■ **Page extract**:
Every day is weird and so far beyond my comfort zone, I’m not even certain I have a comfort zone anymore. Remember that place? I have gotten so used to Corona Land, it will be weird when I get to pack school lunches again and can get all the things on my shopping list easily (instead of writing “meat” and sacrificing a roll of toilet paper to the grocery gods).
But I’m in good company. Pretty much everyone I know is living with this constant uncertainty. We are all making up this shit as we go.
Here in Pasadena, we are the middle of Week 3 without school. It’s actually spring break for my kids, and I am loving the break from distance learning.
So far, we have managed to maintain bedtime. (Excuse me while I go knock on every piece of wood in the house!) The kids go to bed at 7:30. Nathan sings the usual lullabies; I tell a version of the Cloud Story that I started telling the kids last summer. I give them kisses and close their door. Then the kids make a lot of strange noises — I’m convinced someone has somehow managed to hide a wrecking ball under their bed — and after about ten minutes of the usual resistance, they succumb to the land of nod.

[Records excerpted from a collection]
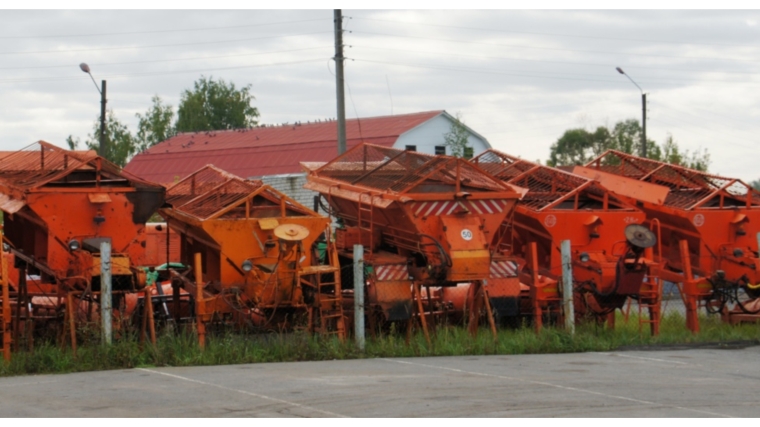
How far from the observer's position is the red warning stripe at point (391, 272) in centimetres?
1609

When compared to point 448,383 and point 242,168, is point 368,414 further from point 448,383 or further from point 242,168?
point 242,168

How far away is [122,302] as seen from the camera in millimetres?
15234

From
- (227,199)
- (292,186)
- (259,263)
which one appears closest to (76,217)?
(227,199)

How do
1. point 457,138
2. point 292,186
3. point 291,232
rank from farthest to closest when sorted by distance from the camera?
point 457,138 → point 292,186 → point 291,232

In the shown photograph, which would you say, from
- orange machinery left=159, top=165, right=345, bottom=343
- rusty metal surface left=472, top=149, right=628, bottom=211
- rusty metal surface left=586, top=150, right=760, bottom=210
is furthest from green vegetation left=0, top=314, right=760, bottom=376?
rusty metal surface left=586, top=150, right=760, bottom=210

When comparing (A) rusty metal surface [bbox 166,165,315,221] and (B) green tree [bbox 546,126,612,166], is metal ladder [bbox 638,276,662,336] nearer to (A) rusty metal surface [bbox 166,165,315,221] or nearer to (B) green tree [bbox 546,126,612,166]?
(A) rusty metal surface [bbox 166,165,315,221]

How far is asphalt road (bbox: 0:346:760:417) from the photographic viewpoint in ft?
33.0

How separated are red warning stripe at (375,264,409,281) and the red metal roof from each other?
84.1ft

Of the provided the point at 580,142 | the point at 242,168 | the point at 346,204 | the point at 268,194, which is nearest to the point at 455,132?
the point at 242,168

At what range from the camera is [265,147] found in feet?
151

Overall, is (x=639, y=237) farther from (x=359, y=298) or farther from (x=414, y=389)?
(x=414, y=389)

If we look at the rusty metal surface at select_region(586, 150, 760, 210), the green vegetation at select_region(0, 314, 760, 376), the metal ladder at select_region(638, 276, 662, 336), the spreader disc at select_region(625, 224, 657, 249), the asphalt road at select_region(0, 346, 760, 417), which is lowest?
the asphalt road at select_region(0, 346, 760, 417)

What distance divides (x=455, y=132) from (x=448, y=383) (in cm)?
3165

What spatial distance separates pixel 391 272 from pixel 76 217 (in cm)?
453
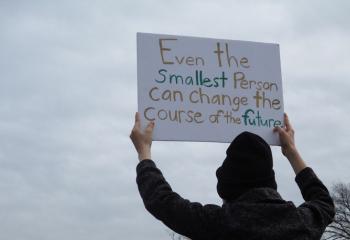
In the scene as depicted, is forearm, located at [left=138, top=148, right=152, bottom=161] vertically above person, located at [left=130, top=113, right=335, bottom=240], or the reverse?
forearm, located at [left=138, top=148, right=152, bottom=161]

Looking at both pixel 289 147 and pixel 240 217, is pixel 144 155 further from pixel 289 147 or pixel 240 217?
pixel 289 147

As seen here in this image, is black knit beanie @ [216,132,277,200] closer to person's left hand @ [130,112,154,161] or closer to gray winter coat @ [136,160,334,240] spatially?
gray winter coat @ [136,160,334,240]

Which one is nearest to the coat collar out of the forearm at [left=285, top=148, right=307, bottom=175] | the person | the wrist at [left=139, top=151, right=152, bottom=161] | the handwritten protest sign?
the person

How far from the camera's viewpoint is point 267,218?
2.35m

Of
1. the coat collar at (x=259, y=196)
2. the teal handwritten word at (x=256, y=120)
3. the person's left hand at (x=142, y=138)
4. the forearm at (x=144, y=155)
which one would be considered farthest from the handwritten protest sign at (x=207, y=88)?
the coat collar at (x=259, y=196)

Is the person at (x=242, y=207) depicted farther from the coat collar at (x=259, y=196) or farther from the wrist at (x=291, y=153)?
the wrist at (x=291, y=153)

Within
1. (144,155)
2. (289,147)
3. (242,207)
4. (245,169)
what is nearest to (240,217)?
(242,207)

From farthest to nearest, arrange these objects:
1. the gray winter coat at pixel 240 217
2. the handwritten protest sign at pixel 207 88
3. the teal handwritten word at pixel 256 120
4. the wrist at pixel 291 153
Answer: the teal handwritten word at pixel 256 120 → the handwritten protest sign at pixel 207 88 → the wrist at pixel 291 153 → the gray winter coat at pixel 240 217

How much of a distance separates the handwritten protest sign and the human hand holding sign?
55mm

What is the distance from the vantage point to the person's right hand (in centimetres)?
354

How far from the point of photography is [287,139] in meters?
3.64

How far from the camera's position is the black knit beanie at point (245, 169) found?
245 centimetres

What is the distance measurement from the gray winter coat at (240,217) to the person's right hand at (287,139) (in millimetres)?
963

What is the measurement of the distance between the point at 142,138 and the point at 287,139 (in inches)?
39.1
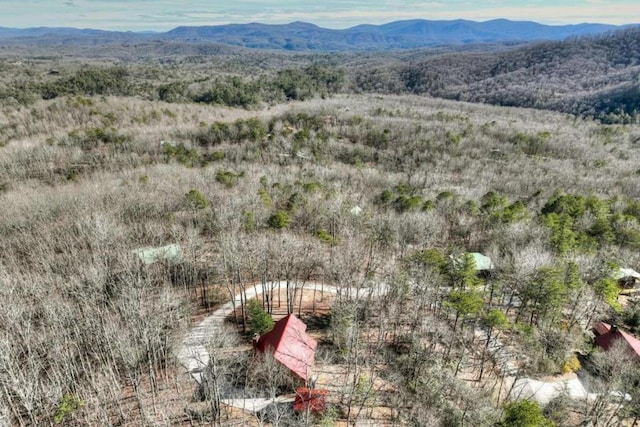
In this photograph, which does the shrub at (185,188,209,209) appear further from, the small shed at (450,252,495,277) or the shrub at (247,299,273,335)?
the small shed at (450,252,495,277)

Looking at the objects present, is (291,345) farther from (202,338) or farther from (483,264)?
(483,264)

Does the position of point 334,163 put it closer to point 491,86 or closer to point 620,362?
point 620,362

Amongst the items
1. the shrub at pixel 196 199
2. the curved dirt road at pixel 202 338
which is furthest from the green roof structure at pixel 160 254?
the shrub at pixel 196 199

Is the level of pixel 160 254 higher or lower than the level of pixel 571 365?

■ **Questions on the material**:
A. In the passage about life at home, at what time do the kids go to bed?
B. Substitute "summer vacation" for "spring break" in the passage about life at home, writing out everything from "Every day is" down to "from distance learning.".

■ **Solution set**:
A. At 7:30.

B.
Every day is weird and so far beyond my comfort zone, I’m not even certain I have a comfort zone anymore. Remember that place? I have gotten so used to Corona Land, it will be weird when I get to pack school lunches again and can get all the things on my shopping list easily (instead of writing “meat” and sacrificing a roll of toilet paper to the grocery gods).
But I’m in good company. Pretty much everyone I know is living with this constant uncertainty. We are all making up this shit as we go.
Here in Pasadena, we are the middle of Week 3 without school. It’s actually summer vacation for my kids, and I am loving the break from distance learning.